A smaller percentage of Canadians than ever is smoking, Statistics Canada reports in a new study.

The agency announced Wednesday that the smoking rate dropped to 17 per cent in 2010, down from 25 per cent when the Canadian Tobacco Use Monitoring Survey was first conducted in 1999.

The most encouraging news from the survey was the finding that smoking rates have fallen significantly among teens aged 15 to 17. Usage in this age group fell to nine per cent -- the group's lowest rate ever recorded.

When older teens were included, the smoking rate among youth between the ages of 15 and 19 was 12 per cent. That works out to about 268,000 teens. Seven per cent of those youth reported smoking daily, while 5 per cent reported smoking "occasionally."

CTV's medical specialist Avis Favaro said that the anti-tobacco campaign is one of the most successful health initiatives on the part of the federal, provincial and municipal governments.

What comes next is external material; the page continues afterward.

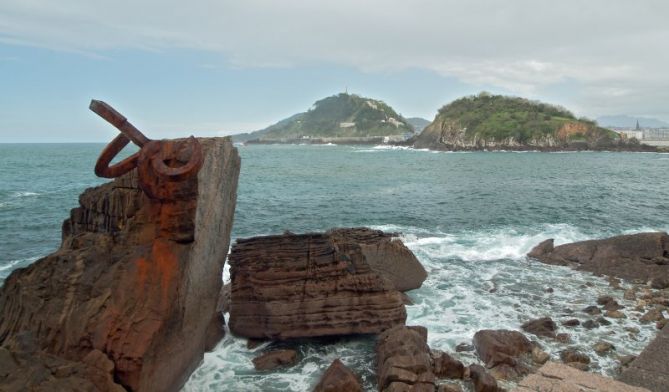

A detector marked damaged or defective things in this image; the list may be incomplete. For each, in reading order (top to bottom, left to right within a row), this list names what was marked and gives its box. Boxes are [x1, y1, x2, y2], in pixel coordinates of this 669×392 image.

rusty iron anchor [90, 99, 204, 201]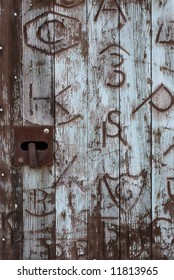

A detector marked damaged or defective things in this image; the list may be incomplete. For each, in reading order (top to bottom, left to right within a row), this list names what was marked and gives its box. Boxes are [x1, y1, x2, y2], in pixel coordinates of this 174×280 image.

rusty door latch [13, 127, 53, 168]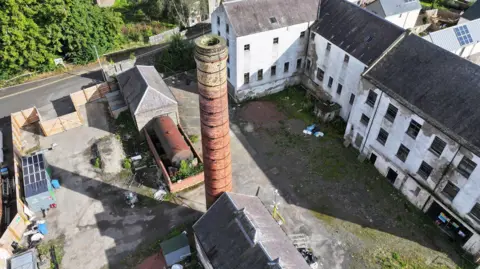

"They raised taxes on cigarettes, they've controlled the way that it is sold, they've banned smoking in workplaces and restaurants, so they've generally made smoking less socially acceptable," she told CTV News on Wednesday.

Rob Cunningham, a senior policy analyst from the Canadian Cancer Society, said that even with the strides made, governments must still be prepared to crack down even further on smoking.

"We cannot become complacent," he told The Canadian Press in a telephone interview. "An enormous amount of work remains to be done."

Favaro said that because the original goal was to get the smoking rate down to 12 per cent in 2011, Canadians will probably see more efforts taken by the government and anti-smoking groups.

"Watch for in 2012 to have larger health warnings on cigarette packages, watch for new campaigns against alternative tobacco products, like hookah smoking, and there will be anti-smoking groups pushing for a renewal of the Federal Tobacco Control Strategy," she said.

The Federal Tobacco Control Strategy, which was behind such efforts as increasing the size of health warnings on cigarette packaging, is set to expire next year.

Health Minister Leona Aglukkaq calls the results "encouraging." She says she's particularly impressed by the drop in smoking among youth.

The federal government stepped up its anti-smoking messaging to youth in 2010, in response to an increase in small-cigar smoking.

The number of youth aged 15 to 19 who reported smoking little cigars in the 30 days prior to being surveyed was down to six per cent, from eight per cent in 2009.

The rate of Canadian adults over the age of 25 who said they smoked daily was 13 per cent, while the rate for occasional smoking was about 3 per cent. A higher percentage of adult males than females were current smokers -- 20 per cent of males compared with 13 per cent of females.

The lowest percentage of smokers aged 15 and up was in British Columbia, which has a smoking rate of 14 per cent, to a high of 21 per cent in Saskatchewan, Nova Scotia and Manitoba.

On Tuesday, the U.S. Centers for Disease Control and Prevention reported the smoking rate in that country had dropped to 19.3 per cent of adults, from about 21 per cent in 2005.

The CDC's director Dr. Thomas Frieden urged more smokers to quit.

"About half of all smokers will be killed by tobacco if they don't quit," he told a news briefing.

"You don't have to be a heavy smoker or a long-time smoker to get a smoking-related disease or have a heart attack or asthma attack," Frieden said. "The sooner you quit smoking, the sooner your body can begin to heal."